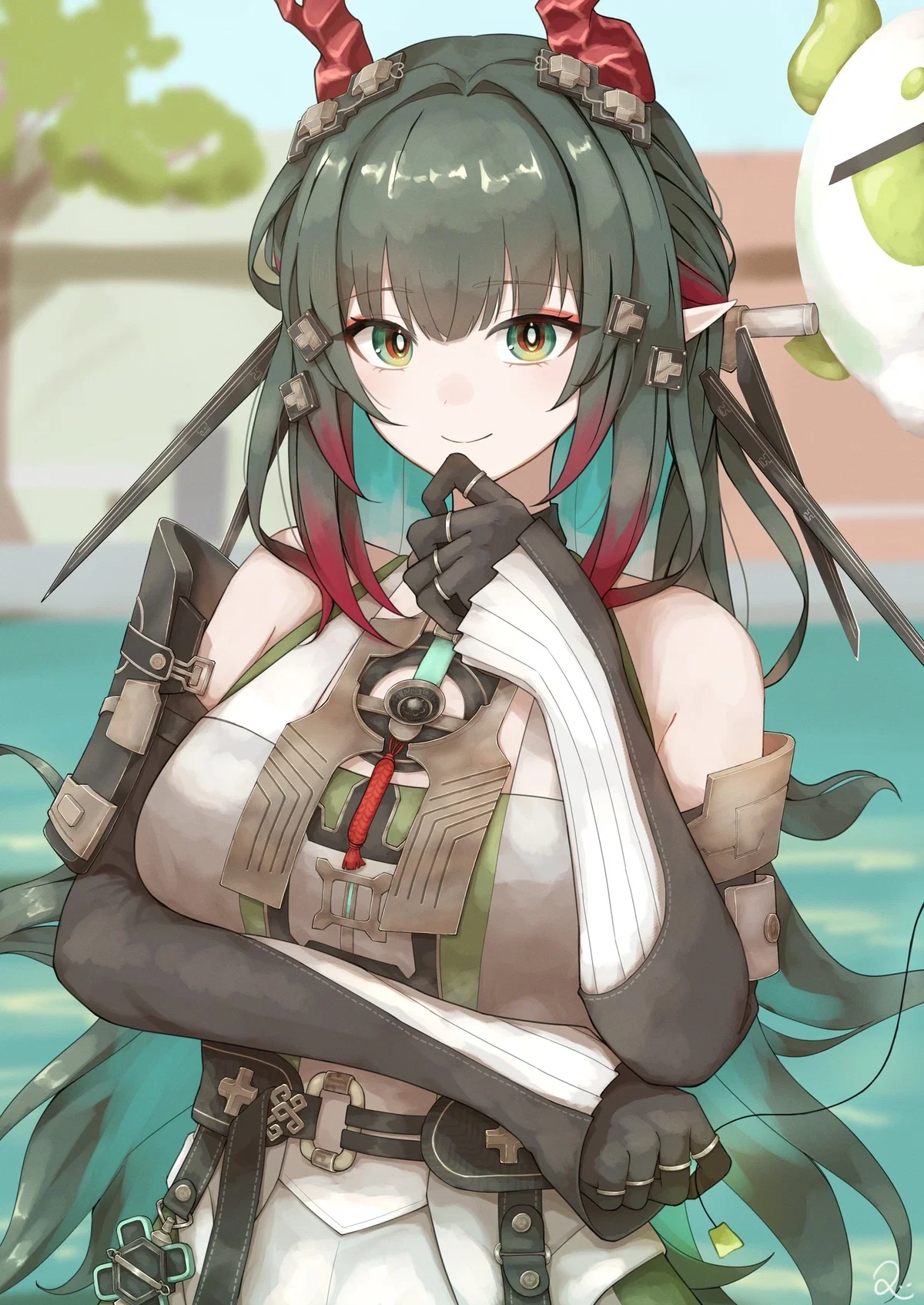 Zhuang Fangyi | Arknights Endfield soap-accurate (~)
---
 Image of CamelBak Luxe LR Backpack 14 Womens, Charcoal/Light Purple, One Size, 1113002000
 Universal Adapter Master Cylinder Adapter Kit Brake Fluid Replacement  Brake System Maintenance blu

### Exercise goal
Output exactly one stretch of the listing: from the line containing "Image of CamelBak" through the line containing "Universal Adapter Master", both end lines included.

### Task response
 Image of CamelBak Luxe LR Backpack 14 Womens, Charcoal/Light Purple, One Size, 1113002000
 Universal Adapter Master Cylinder Adapter Kit Brake Fluid Replacement  Brake System Maintenance blu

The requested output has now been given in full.